Friday, March 1, 2013

World War One and Total War


            While World War One may not have been the first global war (the Seven Years War featured fighting in Europe, North America, Central Asia, and numerous naval skirmishes all across the globe), it was certainly the first total war.  To be considered a total war, a war must have profound impact on the daily lives of nearly every citizen in the combatant states.  Their social, political, economic, and cultural lives become directed by the state in such a manner that it benefits the military effort.

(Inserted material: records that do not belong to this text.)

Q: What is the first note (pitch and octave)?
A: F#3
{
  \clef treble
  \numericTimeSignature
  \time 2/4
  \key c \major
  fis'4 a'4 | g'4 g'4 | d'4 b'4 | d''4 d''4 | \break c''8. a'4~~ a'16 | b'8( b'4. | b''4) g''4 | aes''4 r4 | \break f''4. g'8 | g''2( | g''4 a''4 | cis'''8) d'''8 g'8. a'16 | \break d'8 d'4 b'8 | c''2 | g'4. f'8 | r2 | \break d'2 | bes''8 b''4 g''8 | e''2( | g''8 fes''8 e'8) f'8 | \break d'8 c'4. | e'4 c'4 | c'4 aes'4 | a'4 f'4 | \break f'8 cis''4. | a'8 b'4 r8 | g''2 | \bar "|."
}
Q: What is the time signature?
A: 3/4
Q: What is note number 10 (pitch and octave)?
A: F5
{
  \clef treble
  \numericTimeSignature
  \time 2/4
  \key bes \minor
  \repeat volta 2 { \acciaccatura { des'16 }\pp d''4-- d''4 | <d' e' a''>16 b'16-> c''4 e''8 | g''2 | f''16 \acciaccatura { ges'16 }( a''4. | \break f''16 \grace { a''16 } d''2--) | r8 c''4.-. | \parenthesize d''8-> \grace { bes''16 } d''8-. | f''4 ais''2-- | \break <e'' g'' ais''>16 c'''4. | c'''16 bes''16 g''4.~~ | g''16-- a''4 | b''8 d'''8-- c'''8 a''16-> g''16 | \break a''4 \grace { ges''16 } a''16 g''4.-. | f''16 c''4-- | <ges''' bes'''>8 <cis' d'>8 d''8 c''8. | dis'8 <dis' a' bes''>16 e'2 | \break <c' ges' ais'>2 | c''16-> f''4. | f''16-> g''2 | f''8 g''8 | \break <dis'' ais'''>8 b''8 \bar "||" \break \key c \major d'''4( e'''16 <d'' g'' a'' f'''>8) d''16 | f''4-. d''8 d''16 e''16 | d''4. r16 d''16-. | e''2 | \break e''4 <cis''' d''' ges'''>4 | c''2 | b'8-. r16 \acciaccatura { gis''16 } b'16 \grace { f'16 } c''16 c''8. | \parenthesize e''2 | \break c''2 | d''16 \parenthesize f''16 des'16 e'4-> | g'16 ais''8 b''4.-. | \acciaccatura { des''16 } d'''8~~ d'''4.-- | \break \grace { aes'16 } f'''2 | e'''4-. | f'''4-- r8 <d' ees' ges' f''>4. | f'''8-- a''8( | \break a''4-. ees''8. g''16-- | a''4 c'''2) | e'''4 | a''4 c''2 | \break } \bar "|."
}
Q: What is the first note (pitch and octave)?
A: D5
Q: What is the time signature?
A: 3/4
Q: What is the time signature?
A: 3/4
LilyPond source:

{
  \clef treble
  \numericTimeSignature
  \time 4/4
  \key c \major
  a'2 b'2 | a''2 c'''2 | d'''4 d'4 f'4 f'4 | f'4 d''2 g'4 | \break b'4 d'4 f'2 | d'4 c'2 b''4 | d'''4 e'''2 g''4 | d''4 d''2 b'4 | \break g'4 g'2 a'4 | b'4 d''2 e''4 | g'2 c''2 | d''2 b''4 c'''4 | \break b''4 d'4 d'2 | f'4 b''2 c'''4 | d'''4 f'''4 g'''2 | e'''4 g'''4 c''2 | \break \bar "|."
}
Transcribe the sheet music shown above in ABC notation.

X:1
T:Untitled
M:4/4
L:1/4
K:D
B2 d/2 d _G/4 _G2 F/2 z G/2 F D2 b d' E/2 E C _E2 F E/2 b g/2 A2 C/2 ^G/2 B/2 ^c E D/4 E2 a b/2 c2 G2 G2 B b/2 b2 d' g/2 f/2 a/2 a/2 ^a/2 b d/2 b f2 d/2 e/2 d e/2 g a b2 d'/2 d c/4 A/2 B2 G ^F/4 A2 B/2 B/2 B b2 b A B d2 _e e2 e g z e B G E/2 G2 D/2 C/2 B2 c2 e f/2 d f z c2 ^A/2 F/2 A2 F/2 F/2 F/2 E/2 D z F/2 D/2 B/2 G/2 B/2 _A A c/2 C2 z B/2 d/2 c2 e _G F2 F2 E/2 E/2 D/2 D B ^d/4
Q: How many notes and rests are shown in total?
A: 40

            Once the European powers realized that the war would not be over as quick as they initially believed, they had to make adjustments to the lives of their citizens in order to sustain what was quickly becoming a war of attrition.  In previous centuries, European states were perfectly equipped to wage war because nearly all political power was concentrated in the hands of a single individual, be it a king, queen, emperor, or empress.  By 1914, however, nearly every state had some sort of electoral system, although France and Britain were the only two countries with completely democratic institutions.  This popular form of governance, inherently slow, was not suitable for wartime.  Thus states quickly consolidated power not to oppress the citizenry, but to allow for the government to operate more quickly to address war needs.  As such, there were no elections in any combatant state during the entire duration of the war. 
            The nature of industry changed as well in the first era of total war.  Since industrial technology allowed for new battlefield innovations, a military-industrial complex began to emerge.  Governments began giving very lucrative military contracts to corporations, allowing them to grow very large as the government desired quick production and was willing to pay almost any price for new weapons of war.  Factories were completely redesigned to address the needs of the military as the government required a quick, streamlined, and steady flow of products to send to the front.
            Due to the need for quickly produced manufactured goods, the power dynamic within the industrial field changed.  While the factory owners gained significant influence in the government, the labor unions began to win political power as well, providing them their first success in decades.  As strikes would cripple the war effort, the industrial leaders were forced to give the union leadership a seat at the decision making table in order to ensure that production did not slow down.
            Culturally, the war changed the home front as total war shifted women into roles which typically were assigned to men.  As men were drafted into the military, women were needed to enter the factories in order to keep production moving at the clip the war effort required.  This allowed women to earn more money than they ever had in the past, granting them a sense of independence.  Men, on the other hand, were jammed with traditional gender role images, as they were instilled with the value of honor, courage, strength, and violence. 
            The sheer impact the war had on the collective psyche of Europe tore apart the liberal ideals which had dominated intellectual discourse for decades.  The liberal secularism and rationalism were thrown away in favor or renewed spiritualism as a reaction to the unimaginable violence and horror the war created.  The wave of death brought by the war exposed rationalism’s deepest flaw; no sense of afterlife.  The populace could not accept the rationalistic outlook when it did not dive life—which the war was revealing as very fragile—a sense of purpose. 
            The economic life of regular citizens also experienced changes during World War One.  Goods which were considered vital to the war effort, which was nearly everything, were rationale domestically in order to provide for the troops.  Home front citizens were also inspired and encouraged by propaganda to purchase war bonds to sustain the war effort.  Additionally, with the government funding the war effort by massive spending and foreign debt, inflation began to spread, often with the approval of the government, as it increased the ease of payment for tools of war.  When the war machine slammed to a halt in 1919, this inflation exploded across the continent, devastating the economies of almost every European nation.  It wiped out wages in the cities, driving urbanites towards socialism, while wiping out debt in the rural countryside, allowing for increased profits and a drift towards fascism to defend these profits from the socialists.
            World War One had a profound impact on the ways of life in nearly every European state.  Economic, political, social, and cultural changes which occurred either during or immediately after the war planted the seeds for the tumultuous inter-war years as well as setting some members of society (women and industrialists in particular) for a century of profound improvements and social and economic growth.